Happy Earth Day. We still have work to do.

As I mentioned in the preamble, the Neoliberal Project is working on the release of its first policy project preliminary titled The 21st Century Clean Air Act. The public perception of air pollution has not caught up to the current public health threat we face from it. Air pollution calls to mind smog covered cities, but the real public health threat now comes from mostly invisible air pollution, notably small airborne particles that are 1/20 the width of a human hair, called PM2.5.

  • PM2.5 is responsible for 107,000 premature deaths in the United States annually, causing $886 billion in economic damages

  • Americans who had an annual average PM2.5 exposure of 12 μg/m3, the current EPA standards, lost .89 years off their lifespan compared to those who are exposed to an annual average of 7.5 μg/m3

  • According to the European World Health Organization, PM2.5 is responsible for 3% of cardiopulmonary and 5% of lung cancer deaths annually worldwide

  • For each 1 μg/m3 increase in PM2.5 exposure over a decade, the probability of being diagnosed with dementia diagnosis increases by 1.68%

  • Similarly, a 1 μg/m3 increase in average PM2.5 exposure over one year was shown to cause a 0.8% reduction in annual real GDP, a result driven by a reduction in output per worker

All of these outcomes are despite what the Clean Air Act already does for Americans. According to EPA estimates, the Clean Air Act will prevent 230,000 early deaths and create $2 trillion in economic benefits for the United States. For every $1 spent complying with the Clean Air Act, society reaps $30 in economic benefits.

With such the overwhelming success to the Clean Air Act, and its high cost-benefit ratio, we would be foolish not to be spending far more money a year preventing and mitigating the harmful effects of air pollution. In future editions of Exponents, I will describe the Neoliberal Project’s plan to combat the harmful effects of air pollution and our green method of financing it. Hopefully the government will build it.

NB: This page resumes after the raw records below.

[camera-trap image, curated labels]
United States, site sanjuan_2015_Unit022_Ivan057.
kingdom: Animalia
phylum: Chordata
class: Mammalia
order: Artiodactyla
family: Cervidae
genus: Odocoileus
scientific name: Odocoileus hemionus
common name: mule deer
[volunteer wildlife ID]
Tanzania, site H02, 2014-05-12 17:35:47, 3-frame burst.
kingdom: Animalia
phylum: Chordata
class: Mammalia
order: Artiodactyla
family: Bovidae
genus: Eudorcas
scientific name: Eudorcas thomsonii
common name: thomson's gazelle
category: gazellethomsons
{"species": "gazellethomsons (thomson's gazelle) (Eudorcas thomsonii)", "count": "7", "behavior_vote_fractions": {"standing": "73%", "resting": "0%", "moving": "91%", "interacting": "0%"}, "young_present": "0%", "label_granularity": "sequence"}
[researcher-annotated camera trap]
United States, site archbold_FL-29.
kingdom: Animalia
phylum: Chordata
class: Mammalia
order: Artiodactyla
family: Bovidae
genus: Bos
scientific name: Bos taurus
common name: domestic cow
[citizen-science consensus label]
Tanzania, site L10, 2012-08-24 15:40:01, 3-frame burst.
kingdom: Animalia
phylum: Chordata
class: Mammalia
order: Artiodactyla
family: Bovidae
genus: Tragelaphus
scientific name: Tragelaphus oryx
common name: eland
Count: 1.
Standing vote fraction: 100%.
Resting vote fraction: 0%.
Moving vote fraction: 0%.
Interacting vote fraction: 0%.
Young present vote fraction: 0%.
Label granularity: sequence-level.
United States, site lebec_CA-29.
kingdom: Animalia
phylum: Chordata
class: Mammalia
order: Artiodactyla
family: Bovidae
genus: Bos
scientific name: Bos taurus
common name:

Oh, and then there is also this about pollution:

Bernie Sanders posthumous

Finally, I found Briahna Joy Gray’s interview in the Atlantic to be an enlightening read, particularly her defense of her combative Twitter persona.

Green: Do you think that vitriolic back-and-forths on Twitter are good for American politics—for our sense of comradeliness as American citizens?

Gray: When I tweet a basic truism that 68,000 people a year die out of a lack of healthcare and I’m told I’m being divisive, that says a lot about my critics and not very much about me. My goal is to be comradely with workers who don’t have paid leave, to show solidarity with families who don’t have anyone to look after their kids in this pandemic—to fight for someone I don’t know, as Bernie Sanders has put it.

Essentially, her defense follows a familiar argument: mean tweets are okay because of an unrelated bad outcome. But no one has explained how calling supporters of a marginally different universal healthcare plan murderers on Twitter will accomplish single-payor healthcare.

The Democrats broadly don’t consider their ideological counterparts to be murderers. Democrats view the party and each other very favorably.

I divide the Democratic Party electorate into two parts: those who like the Democratic Party as is, and those who don’t and want to tear it down. Sanders banked on the latter being larger than the former. But at the end of the day, that just isn’t true. Banking on this was ultimately why Sanders wasn’t able to create a large enough coalition to win.